_Фрагмент для чтения_
╔══
Сцена с Мартой знакома по исполнению в «Фаусте». Следует помянуть только об удивительно-эффектном и сильном красном костюме по рисунку Поленова.
Мефистофелю приходится заниматься совсем несвойственным делом: крутить голову старой бабе! Он неуклюж в этой новой роли. Он — самый отчаянный, развязный, но неуклюжий хлыщ.
Каждая его поза, картинная и характерная, вызывает смех и ропот одобрения в театре.
Блестящи переходы от ухаживания за Мартой к наблюдениям за Фаустом и Маргаритой.
Лицо, только что дышавшее пошлостью, становится вдруг мрачным, злобным, выжидающим.
Как коршун крови, он ждёт, не скажет ли Фауст заветное:
— Мгновение, остановись! Ты так прекрасно!
Это собака, караулящая дичь. Он весь внимание. Весь злобное ожидание.
— Да когда же? Когда?
╚══
_Предоставленный листинг_
╔══
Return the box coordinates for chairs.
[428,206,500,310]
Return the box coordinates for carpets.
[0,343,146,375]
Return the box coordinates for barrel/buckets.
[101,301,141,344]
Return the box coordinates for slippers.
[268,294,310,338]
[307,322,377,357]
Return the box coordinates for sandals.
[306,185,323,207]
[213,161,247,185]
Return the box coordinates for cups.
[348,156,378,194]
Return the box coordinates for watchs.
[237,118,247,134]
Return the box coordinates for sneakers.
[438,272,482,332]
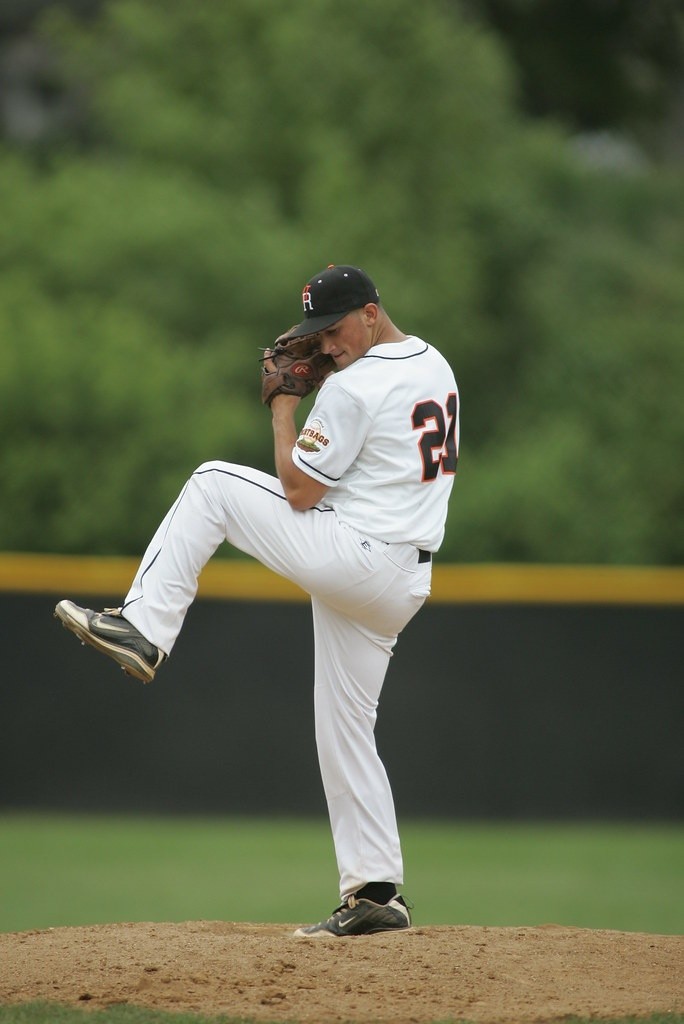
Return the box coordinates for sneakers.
[292,893,411,941]
[53,599,166,684]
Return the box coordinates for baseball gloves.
[260,323,340,409]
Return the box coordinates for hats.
[288,265,381,339]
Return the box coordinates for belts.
[419,549,432,564]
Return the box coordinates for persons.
[53,263,459,938]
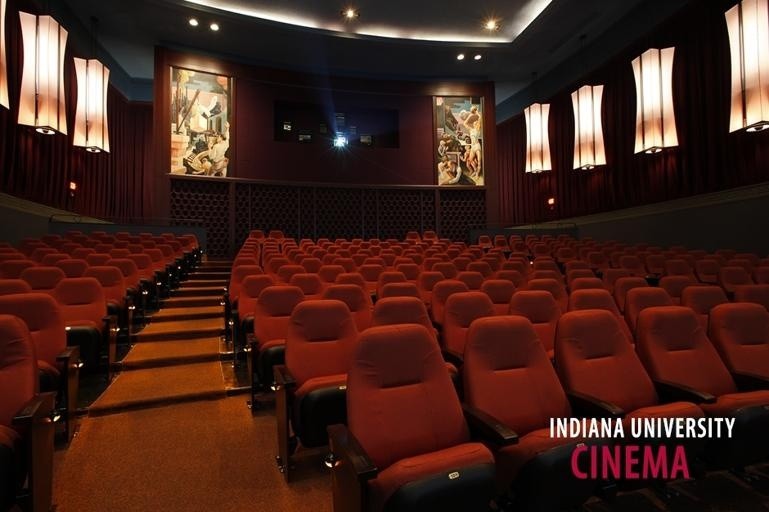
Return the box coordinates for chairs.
[0,229,204,512]
[223,230,769,512]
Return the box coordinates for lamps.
[523,102,552,174]
[72,57,110,154]
[570,83,607,171]
[0,0,10,109]
[17,11,69,135]
[724,0,769,134]
[630,47,679,155]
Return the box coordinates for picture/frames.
[432,95,487,187]
[167,61,237,178]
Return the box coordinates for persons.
[194,121,230,176]
[438,105,481,185]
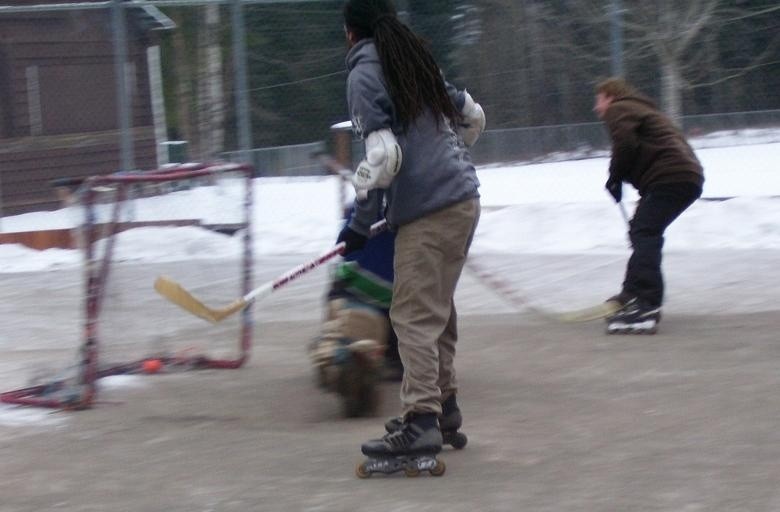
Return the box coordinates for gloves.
[336,224,369,258]
[606,179,623,202]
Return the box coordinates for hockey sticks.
[310,149,623,325]
[155,219,388,322]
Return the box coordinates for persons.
[318,200,406,418]
[334,0,486,460]
[591,76,705,324]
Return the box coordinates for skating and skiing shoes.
[357,393,467,480]
[603,294,660,334]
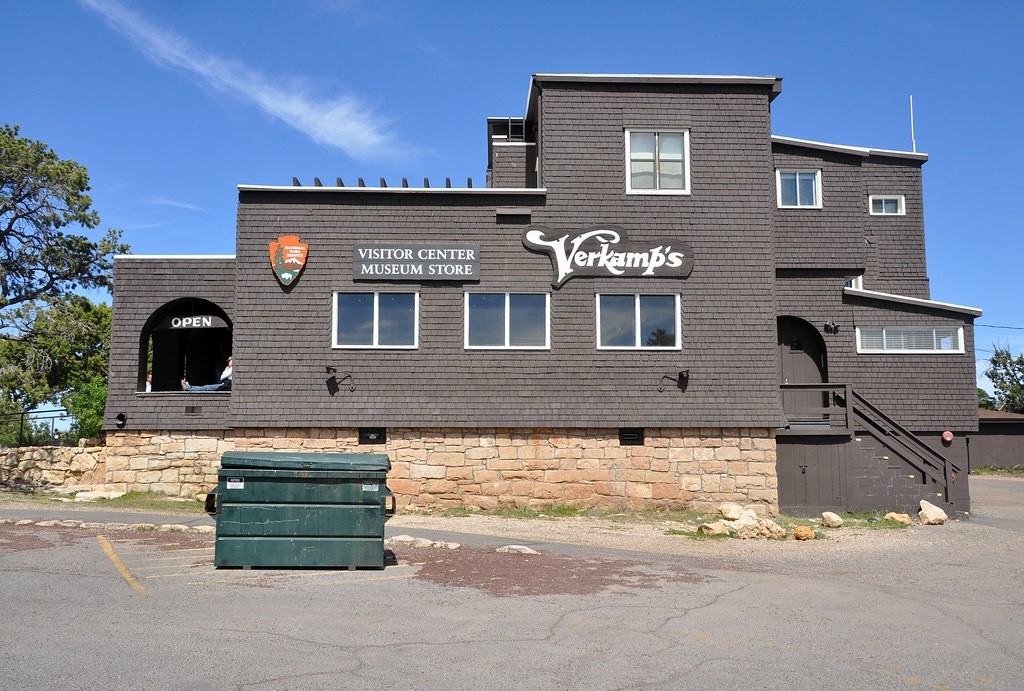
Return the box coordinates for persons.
[181,356,233,391]
[145,374,151,391]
╚══
_Задания_
(1) Верните без изменений часть листинга, которая начинается строкой, содержащей «Return the box coordinates for slippers.», и заканчивается строкой, содержащей «[603,294,660,334]», включая обе эти строки. Отметки о картинках в ответ не включайте.
(2) Продолжите фрагмент о Мефистофеле в сцене с Мартой, начав сразу после его последней фразы.

_Ожидаемые ответы_
(1)
Return the box coordinates for slippers.
[268,294,310,338]
[307,322,377,357]
Return the box coordinates for sandals.
[306,185,323,207]
[213,161,247,185]
Return the box coordinates for cups.
[348,156,378,194]
Return the box coordinates for watchs.
[237,118,247,134]
Return the box coordinates for sneakers.
[438,272,482,332]
Return the box coordinates for sneakers.
[292,893,411,941]
[53,599,166,684]
Return the box coordinates for baseball gloves.
[260,323,340,409]
Return the box coordinates for hats.
[288,265,381,339]
Return the box coordinates for belts.
[419,549,432,564]
Return the box coordinates for persons.
[53,263,459,938]
Return the box coordinates for chairs.
[0,229,204,512]
[223,230,769,512]
Return the box coordinates for lamps.
[523,102,552,174]
[72,57,110,154]
[570,83,607,171]
[0,0,10,109]
[17,11,69,135]
[724,0,769,134]
[630,47,679,155]
Return the box coordinates for picture/frames.
[432,95,487,187]
[167,61,237,178]
Return the box coordinates for persons.
[194,121,230,176]
[438,105,481,185]
Return the box coordinates for gloves.
[336,224,369,258]
[606,179,623,202]
Return the box coordinates for hockey sticks.
[310,149,623,325]
[155,219,388,322]
Return the box coordinates for persons.
[318,200,406,418]
[334,0,486,460]
[591,76,705,324]
Return the box coordinates for skating and skiing shoes.
[357,393,467,480]
[603,294,660,334]

(2)
Квартет в саду был повторён.
Ночь на Брокене, — здесь Мефистофель развёртывается вовсю. Он царь здесь, он владыка!
— Ecco il mondo![23] — восклицает он, держа в руках глобус.
И эта песнь у Шаляпина выходит изумительно. Сколько сарказма, сколько презрения передаёт он пением.
Он оживляет весь этот акт, несколько длинный, полный нескончаемых танцев и шествий теней.
Когда он замешался в толпу танцующих, простирая руки над пляшущими ведьмами, словно дирижируя ими, словно благословляя их на оргию, — он был великолепен.
Занавес падает вовремя, чёрт возьми!
На какую оргию благословляет с отвратительной улыбкой, расползшейся по всему лицу, опьяневший от сладострастия дьявол!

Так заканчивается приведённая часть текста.